Producers in Moldova, once reliant on outbound brandy shipments, are being forced to reconsider strategies after decades of international positioning.
“KVINT is one of (breakaway state) Transnistria's largest exporters, to Italy and China as well as Russia and Ukraine; its brandy has gone to the Vatican and into space,” the company said.
Domestic rebranding, demand stabilisation
With high-end export destinations contracting, many firms have turned to local branding and value-added repositioning.
Sales of Russian whiskey have more than tripled in the last two years, Reuters reported in 2023, citing internal distillery data. “A Russian man would buy one bottle of a quality liquor instead of ten bottles of cheap stuff like vodka,” said Gennady Silivanov, master blender at Kemlya Distillery in rural Russia.
Mixed export dependency in Czechia, Poland
Czech producers continue to rely partly on international buyers, although domestic sales remain their anchor. “Exports account for almost 12% of its total alcohol production,” said Palirna U Zeleneho stromu (Green Tree Distillery), the country’s largest family-owned distiller.
The Czech alcohol industry, however, is feeling the squeeze from both ends. The drop in sales of spirits is not only due to restaurant closures, but also lower exports, Radio Prague International reported in its recent market overview.
In Poland, Polmos Bialystok, which produces 30mn litres of liquor annually - including Zubrowka and Absolwent - is shifting its emphasis inward after decades of export-oriented growth.
Policy shifts, new regional strategies
The collapse of spirits exports from CEE has forced producers to reorient toward local markets and alternative geographies. Premium vodka and whisky exports from Poland, Czechia and Slovakia have contracted sharply, while Moldova, once a major exporter of brandy and wine, is facing what one analyst described as an “existential crisis”.
In response, mid-tier producers in Poland and the Baltic states are rebranding for domestic consumers. Several firms have introduced nostalgic packaging or emphasised heritage credentials, backed by state subsidies and promotional support in Lithuania and Poland.
Regulatory shifts are also emerging. Governments across CEE are considering protective duties on imported spirits, while tax regimes are recalibrated to favour homegrown producers. In Poland, several whisky brands have begun marketing themselves using national “self-reliance” advertising strategies.
Rural distilleries in Romania, Bulgaria and Hungary have reported rising orders for contract manufacturing and niche varietals.
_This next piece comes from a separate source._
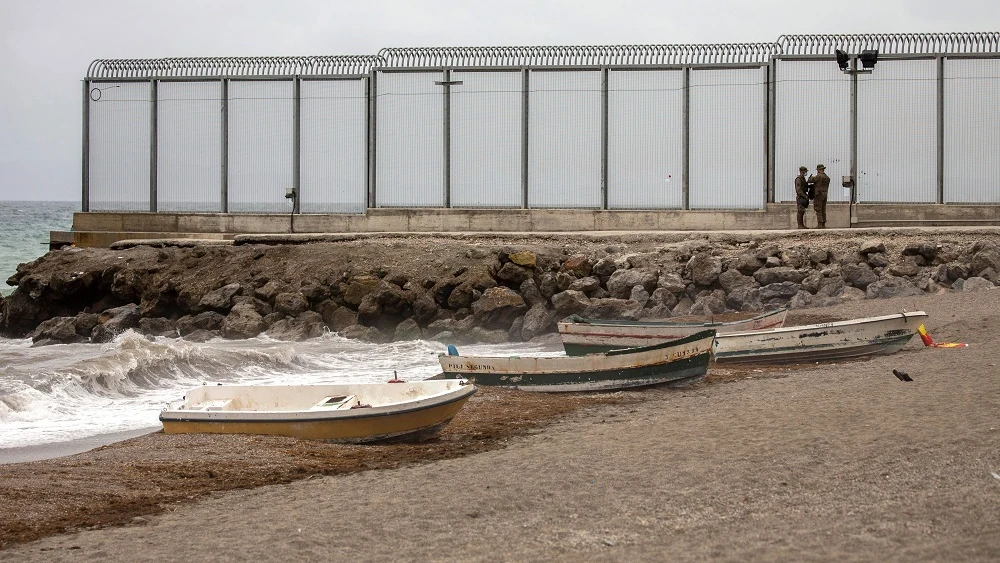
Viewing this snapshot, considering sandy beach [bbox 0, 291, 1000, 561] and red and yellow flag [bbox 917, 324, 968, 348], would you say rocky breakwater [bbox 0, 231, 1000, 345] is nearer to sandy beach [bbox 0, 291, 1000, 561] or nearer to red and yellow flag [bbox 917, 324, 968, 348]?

These operations offer local employment benefits, but observers note their limited scalability without co-financing. Some projects want support from the EU's Recovery and Resilience Facility (RRF) to expand operations.
With Western demand declining, several producers are targeting Southeast Asia (SEA) and the Gulf states, though competition remains intense. Hungary and Moldova are developing halal-certified lines, while Romania’s brandy sector is leaning into the global “new terroir” narrative to appeal to premium-conscious importers.
Structural risks remain
While domestic markets may offer a temporary lifeline, rising production costs, stagnant consumer income and shifting drinking preferences are challenging the sector’s long-term health.
Without sustained policy support, EU co-financing or access to new foreign markets, analysts warn the domestic pivot may lead to regional fragmentation, rather than resilience.